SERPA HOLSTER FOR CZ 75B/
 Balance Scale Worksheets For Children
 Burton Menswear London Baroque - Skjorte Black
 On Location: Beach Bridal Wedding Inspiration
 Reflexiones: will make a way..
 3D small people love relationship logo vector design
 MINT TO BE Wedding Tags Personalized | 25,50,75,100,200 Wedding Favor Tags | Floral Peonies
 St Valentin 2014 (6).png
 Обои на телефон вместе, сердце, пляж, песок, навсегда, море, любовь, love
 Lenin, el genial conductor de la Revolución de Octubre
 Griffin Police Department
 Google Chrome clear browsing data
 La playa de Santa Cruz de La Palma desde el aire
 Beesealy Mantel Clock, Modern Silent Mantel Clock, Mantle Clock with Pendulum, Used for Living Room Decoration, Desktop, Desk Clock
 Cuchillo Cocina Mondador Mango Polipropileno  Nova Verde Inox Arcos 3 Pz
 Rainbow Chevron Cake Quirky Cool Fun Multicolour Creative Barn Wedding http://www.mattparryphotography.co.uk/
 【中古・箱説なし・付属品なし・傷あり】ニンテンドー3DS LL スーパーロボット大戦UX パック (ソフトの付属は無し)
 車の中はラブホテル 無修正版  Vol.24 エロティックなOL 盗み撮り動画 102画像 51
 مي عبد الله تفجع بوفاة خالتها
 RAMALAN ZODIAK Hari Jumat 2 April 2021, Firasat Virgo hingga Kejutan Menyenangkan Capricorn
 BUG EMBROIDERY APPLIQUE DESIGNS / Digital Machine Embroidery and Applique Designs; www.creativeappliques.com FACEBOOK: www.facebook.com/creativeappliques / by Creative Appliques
++++
TASK PROMPT:
Print exactly the stretch of lines beginning with the one that holds "Rainbow Chevron Cake" and ending at the last line above.

RESPONSE TO THE TASK:
 Rainbow Chevron Cake Quirky Cool Fun Multicolour Creative Barn Wedding http://www.mattparryphotography.co.uk/
 【中古・箱説なし・付属品なし・傷あり】ニンテンドー3DS LL スーパーロボット大戦UX パック (ソフトの付属は無し)
 車の中はラブホテル 無修正版  Vol.24 エロティックなOL 盗み撮り動画 102画像 51
 مي عبد الله تفجع بوفاة خالتها
 RAMALAN ZODIAK Hari Jumat 2 April 2021, Firasat Virgo hingga Kejutan Menyenangkan Capricorn
 BUG EMBROIDERY APPLIQUE DESIGNS / Digital Machine Embroidery and Applique Designs; www.creativeappliques.com FACEBOOK: www.facebook.com/creativeappliques / by Creative Appliques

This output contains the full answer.